The way I figure it, I have only two of these left. Then again, I was never good at math. And who knows? Maybe I’ll be a rebel and add one extra just for the fun of it. Why stop at 1,000? Why stop at all? Gratitude means you never stop counting your blessings that you become aware of as you number them one by one. So that said, I start again at #936.

936) Making my triumphant return to swing dancing tonight at Centennial Park.

937) How anyone who has ever worked in a corporate environment can relate to the movie Office Space.

938) The Greek on the GO! Strawberry Granola Bites. You can’t have just one. Or at least I can’t.

939) Whenever my family gets together.

940) That I’m losing my mind and as long as I don’t lose the part that tells me when to pee, I’ll be just fine.

941) Reading The Horse and His Boy again for probably the 15th year in a row.

942) Having “Black Horse and the Cherry Tree” as my new text and email alert on my iPhone.

943) Mild summer days with low humidity.

944) Having my only expectations be that God will keep all His promises to me.

945) The Dream of someone.

946) Using Inappropriately Captalized Letters At Random.

947) Having access to the Throne of Grace 24 hours 7 days a week.

948) Sometimes my only mode of transportation is a leap of faith (borrowed from a Facebook post).

949) That I don’t have to fire cannons to call attention to my shining; all I have to do is shine (from D. L. Moody).

950) Borrowing quotes and ideas from people on Facebook.

951) Being able to highlight verses in my YouVersion Bible app on my iPhone.

952) Having all my Christmas music on my laptop in case I ever feel the need for Christmas in July (or August).

953) Office chairs that swivel and spin.

954) Saturdays when it’s not raining.

955) Ditto for Sundays.

956) Not having been hit by any cars in the last 6 months.

957) Being alone and praying in Baskin Chapel at Brentwood Baptist Church.

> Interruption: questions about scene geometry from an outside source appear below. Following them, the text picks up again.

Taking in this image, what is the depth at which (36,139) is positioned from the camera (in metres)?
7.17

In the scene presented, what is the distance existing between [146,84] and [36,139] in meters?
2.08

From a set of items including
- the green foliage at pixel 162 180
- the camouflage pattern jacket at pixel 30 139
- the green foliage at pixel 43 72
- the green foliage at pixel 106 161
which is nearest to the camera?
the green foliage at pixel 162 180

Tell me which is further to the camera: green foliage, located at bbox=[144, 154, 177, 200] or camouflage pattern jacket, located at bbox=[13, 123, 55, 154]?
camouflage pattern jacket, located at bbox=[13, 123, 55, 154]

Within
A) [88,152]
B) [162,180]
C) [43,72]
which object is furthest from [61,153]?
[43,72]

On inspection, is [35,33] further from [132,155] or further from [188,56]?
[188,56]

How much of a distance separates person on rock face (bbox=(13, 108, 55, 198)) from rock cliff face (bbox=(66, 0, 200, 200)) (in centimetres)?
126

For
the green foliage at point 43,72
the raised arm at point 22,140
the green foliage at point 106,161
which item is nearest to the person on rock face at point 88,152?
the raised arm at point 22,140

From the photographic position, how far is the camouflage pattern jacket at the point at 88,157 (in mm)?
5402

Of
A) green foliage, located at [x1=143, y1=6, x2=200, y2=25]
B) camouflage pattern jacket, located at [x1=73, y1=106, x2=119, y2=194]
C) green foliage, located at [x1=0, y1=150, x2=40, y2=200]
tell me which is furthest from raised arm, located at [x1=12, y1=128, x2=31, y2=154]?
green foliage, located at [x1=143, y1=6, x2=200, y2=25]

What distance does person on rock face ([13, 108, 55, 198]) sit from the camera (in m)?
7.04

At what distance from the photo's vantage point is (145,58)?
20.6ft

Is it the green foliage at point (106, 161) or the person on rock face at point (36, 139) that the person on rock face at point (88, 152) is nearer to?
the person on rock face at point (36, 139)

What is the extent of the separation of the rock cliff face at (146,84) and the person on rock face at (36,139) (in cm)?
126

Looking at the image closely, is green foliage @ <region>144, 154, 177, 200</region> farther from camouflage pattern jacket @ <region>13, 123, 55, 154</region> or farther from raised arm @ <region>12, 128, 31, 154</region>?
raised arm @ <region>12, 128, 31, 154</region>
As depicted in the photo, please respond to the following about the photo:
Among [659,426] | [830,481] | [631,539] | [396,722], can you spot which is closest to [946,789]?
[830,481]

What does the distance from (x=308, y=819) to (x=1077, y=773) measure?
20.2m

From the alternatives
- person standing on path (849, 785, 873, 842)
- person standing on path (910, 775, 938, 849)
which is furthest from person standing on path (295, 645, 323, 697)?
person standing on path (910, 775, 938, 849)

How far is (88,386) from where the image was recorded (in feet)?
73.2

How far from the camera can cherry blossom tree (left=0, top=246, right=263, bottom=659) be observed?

958) Every time someone accepts my friend request on Facebook.

959) The way when I’m in a serious moment of silence and my stomach suddenly decides to do a spot-on impression of a whale’s mating call (borrowed this one from Pinterest).

960) That the walk of faith is not about seeing the whole journey but taking the next step.

961) That my hope isn’t in a President but a King.

962) Knowing the Kingdom of God is now and not yet.

963) Nerds candy.

964) Big League Chew bubble gum.

965) Meeting an Asian person who hates all Asian food (and thus busting another stereotype).

966) Asian food of just about any kind.

967) All George MacDonald’s fantasy stories.

968) How much I can relate to John Cusack’s characters in just about every one of his movies.

969) Living in the moment and finding God there.

970) My friend at Ultimate Frisbee who looks like Amanda Seyfried and who always makes me smile.